§ Article:
***

In the seventies Rudder commented on the high
fertility of the soil, and noted that the parish was
nearly equally divided between pasture and arable. (fn. 125)
There may have been an increase in soil fertility as
the result of agricultural improvements: an inhabitant
invented a revolving plough for throwing all the soil
one way and a draining machine, (fn. 126) and in 1834 the
use of drainage in the fields was noted. (fn. 127) In 1801
less than one-sixth of the parish was returned as
sown for crops, (fn. 128) and soon afterwards Rudge remarked the high proportion of pasture. (fn. 129) By 1834 the
amount of arable had apparently increased, but there
was still a surplus of agricultural labour in the parish. (fn. 130)
At this period there were eight farms, all but two of
them employing labour; (fn. 131) it is not certain how far
ownership of the land had been concentrated, and
some at least of the small freeholders survived. (fn. 132)

***

§ Data supplied:

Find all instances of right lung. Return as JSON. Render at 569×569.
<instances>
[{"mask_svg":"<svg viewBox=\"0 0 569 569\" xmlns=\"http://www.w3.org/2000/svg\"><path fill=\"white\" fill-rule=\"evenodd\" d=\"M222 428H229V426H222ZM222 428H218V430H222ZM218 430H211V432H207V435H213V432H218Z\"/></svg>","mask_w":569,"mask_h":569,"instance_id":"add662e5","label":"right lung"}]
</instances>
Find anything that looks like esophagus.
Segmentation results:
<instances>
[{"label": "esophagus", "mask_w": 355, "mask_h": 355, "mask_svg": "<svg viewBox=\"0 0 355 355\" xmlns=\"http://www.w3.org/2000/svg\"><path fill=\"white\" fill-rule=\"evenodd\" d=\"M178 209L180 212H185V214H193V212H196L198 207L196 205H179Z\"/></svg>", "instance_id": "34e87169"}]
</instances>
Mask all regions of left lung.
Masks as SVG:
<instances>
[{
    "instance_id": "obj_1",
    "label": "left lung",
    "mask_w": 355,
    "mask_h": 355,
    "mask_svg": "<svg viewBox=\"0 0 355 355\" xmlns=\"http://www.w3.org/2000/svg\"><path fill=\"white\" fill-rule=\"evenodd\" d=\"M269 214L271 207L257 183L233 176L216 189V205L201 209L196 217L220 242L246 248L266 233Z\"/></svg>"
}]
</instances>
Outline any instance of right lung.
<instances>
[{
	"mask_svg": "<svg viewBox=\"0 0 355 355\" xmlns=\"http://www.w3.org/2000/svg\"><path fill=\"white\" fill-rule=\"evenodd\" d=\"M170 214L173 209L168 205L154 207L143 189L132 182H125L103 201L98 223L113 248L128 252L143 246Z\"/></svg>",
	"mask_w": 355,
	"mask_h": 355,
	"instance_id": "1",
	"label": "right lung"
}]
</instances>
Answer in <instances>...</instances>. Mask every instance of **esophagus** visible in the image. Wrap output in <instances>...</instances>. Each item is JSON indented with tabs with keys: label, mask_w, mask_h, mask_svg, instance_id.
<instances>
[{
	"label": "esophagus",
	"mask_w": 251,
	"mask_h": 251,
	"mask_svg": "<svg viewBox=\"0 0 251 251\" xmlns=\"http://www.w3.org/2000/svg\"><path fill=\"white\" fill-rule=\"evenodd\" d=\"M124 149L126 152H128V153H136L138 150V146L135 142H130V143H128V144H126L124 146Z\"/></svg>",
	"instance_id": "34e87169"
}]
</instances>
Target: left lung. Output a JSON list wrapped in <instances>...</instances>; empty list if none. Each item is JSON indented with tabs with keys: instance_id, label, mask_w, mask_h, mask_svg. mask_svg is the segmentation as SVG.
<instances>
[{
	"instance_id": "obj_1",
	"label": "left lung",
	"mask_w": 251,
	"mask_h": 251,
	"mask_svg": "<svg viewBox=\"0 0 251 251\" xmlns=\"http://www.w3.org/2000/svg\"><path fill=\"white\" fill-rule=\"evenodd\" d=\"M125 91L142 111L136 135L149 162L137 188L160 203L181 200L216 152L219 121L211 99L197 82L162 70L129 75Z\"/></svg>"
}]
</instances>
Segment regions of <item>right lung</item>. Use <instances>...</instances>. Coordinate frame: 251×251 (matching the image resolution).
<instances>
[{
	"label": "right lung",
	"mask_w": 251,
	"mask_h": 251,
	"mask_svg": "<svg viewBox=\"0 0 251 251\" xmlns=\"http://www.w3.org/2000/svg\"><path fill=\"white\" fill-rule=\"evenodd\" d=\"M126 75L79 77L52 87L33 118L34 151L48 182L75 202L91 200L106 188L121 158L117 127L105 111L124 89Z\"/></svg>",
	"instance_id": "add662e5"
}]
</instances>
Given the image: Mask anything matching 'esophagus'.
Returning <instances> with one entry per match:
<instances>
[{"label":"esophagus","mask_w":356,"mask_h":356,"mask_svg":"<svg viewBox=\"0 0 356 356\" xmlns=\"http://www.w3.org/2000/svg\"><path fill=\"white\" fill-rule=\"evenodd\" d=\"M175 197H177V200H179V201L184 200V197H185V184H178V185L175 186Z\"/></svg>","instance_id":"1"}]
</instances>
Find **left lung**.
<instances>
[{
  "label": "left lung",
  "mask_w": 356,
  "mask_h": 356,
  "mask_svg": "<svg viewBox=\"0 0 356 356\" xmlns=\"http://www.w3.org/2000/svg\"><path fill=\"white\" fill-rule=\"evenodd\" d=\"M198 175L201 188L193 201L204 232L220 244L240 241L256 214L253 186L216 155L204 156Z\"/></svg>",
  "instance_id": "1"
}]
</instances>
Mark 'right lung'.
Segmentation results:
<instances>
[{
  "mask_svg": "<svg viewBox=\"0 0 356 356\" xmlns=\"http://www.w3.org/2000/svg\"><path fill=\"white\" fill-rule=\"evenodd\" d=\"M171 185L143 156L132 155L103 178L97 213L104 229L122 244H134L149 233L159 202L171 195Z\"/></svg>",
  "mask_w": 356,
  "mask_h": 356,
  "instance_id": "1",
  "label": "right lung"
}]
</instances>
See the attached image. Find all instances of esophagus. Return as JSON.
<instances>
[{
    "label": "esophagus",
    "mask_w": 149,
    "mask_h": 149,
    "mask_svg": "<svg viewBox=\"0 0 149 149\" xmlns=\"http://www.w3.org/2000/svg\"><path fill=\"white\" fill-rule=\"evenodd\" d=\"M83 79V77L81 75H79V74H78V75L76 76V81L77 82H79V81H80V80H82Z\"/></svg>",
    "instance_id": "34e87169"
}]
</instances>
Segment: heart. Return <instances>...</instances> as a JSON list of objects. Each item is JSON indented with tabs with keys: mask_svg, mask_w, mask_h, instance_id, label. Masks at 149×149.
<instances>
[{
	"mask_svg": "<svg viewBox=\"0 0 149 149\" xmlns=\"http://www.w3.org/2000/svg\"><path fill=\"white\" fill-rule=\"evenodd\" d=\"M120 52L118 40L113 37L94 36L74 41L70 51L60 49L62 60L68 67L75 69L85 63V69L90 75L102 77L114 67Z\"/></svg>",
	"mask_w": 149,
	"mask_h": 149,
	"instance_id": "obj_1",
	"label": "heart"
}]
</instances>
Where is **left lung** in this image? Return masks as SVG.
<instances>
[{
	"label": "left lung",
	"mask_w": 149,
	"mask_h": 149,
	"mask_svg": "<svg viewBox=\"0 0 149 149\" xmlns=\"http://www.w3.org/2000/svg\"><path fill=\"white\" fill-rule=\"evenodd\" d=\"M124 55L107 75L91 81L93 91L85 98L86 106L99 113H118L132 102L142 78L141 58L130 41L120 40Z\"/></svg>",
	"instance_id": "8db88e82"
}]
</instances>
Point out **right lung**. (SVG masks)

***

§ Exercise set:
a. In the parish history, how many farms were there in the parish around 1834?
b. Write out the parish history's wording from "At this period" up to and including "survived. (fn. 132)".
Answer from the parish history alone.

§ Expected responses:
a. There were eight farms.

b.
At this period there were eight farms, all but two of
them employing labour; (fn. 131) it is not certain how far
ownership of the land had been concentrated, and
some at least of the small freeholders survived. (fn. 132)